Now we have the response as a json file, one of the reasons i chose python for this (beside it being easy and currently on my learning spectrum) is because you can easily manipulate json files without needing any hacks or extra libraries

The positives filed in the json indicates the number of positives, that makes it super easy to just grab that, but grabbing all files would just bloat the output file and add unnecessary data, so lets first check if it is not 0 (no matches)


# write only the files recognized as malicious
if result['positives'] != 0:
      analysis.write(hashn.strip() + "\t\t\t" +
                    str(result['positives']) + "\n")

Going around the limit

And that is basically all, we have a functional script that does what its supposed to and saves us time, except not really since it still just crashes on the 5th check (the public API limit), to counter this we can make the script wait 1 minute if it encounters an error while scanning, the best way to do that is not by using a limit variable (pretty stupid), its rather just throw the whole thing in a try-except block, if it errors thats an exception so we wait


except:
    print("API limit reached!, lets stall...")
====
=== To be done ===
(a) In the code lines of the script walkthrough, list every function or method that is called.
(b) Find every line of the records that contains the word "would" and copy each one. Case counts.
The script walkthrough above and the records that come next are unrelated material.
====
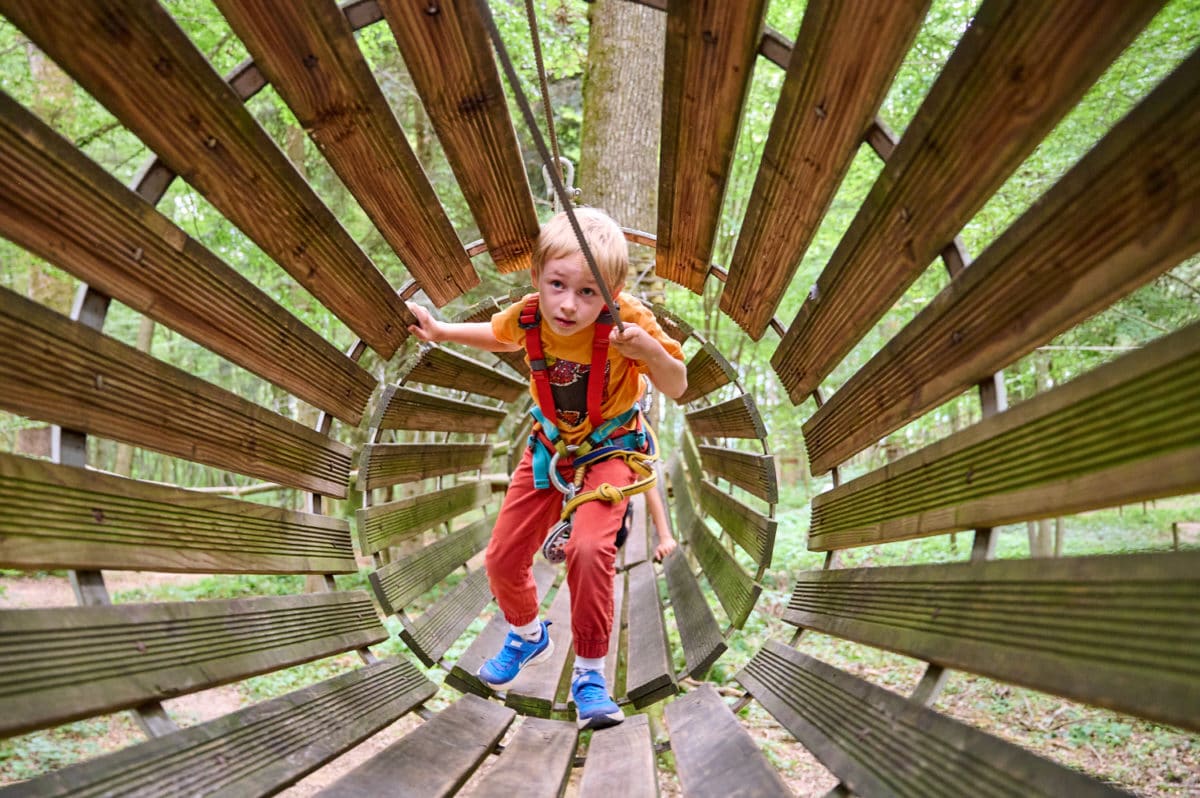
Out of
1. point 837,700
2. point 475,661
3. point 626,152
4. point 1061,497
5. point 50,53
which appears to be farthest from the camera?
point 626,152

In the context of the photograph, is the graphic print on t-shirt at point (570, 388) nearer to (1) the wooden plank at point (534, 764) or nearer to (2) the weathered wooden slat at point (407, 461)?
(2) the weathered wooden slat at point (407, 461)

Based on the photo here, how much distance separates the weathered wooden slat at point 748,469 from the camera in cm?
268

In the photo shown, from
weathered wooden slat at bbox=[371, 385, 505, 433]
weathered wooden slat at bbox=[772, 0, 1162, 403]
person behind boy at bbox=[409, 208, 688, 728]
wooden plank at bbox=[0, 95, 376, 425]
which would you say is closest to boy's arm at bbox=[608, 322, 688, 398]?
person behind boy at bbox=[409, 208, 688, 728]

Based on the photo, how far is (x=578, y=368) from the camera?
95.3 inches

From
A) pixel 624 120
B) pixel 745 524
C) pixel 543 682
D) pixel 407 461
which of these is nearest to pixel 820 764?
pixel 745 524

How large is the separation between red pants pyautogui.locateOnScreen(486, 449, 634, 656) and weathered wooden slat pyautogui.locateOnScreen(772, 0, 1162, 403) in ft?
2.85

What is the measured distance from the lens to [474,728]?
191cm

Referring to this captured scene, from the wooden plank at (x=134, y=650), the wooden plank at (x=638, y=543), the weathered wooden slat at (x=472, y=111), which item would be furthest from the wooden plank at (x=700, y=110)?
====
=== The solutions ===
(a) write, strip, str, print

(b)
which would you say is closest to boy's arm at bbox=[608, 322, 688, 398]?
Referring to this captured scene, from the wooden plank at (x=134, y=650), the wooden plank at (x=638, y=543), the weathered wooden slat at (x=472, y=111), which item would be furthest from the wooden plank at (x=700, y=110)?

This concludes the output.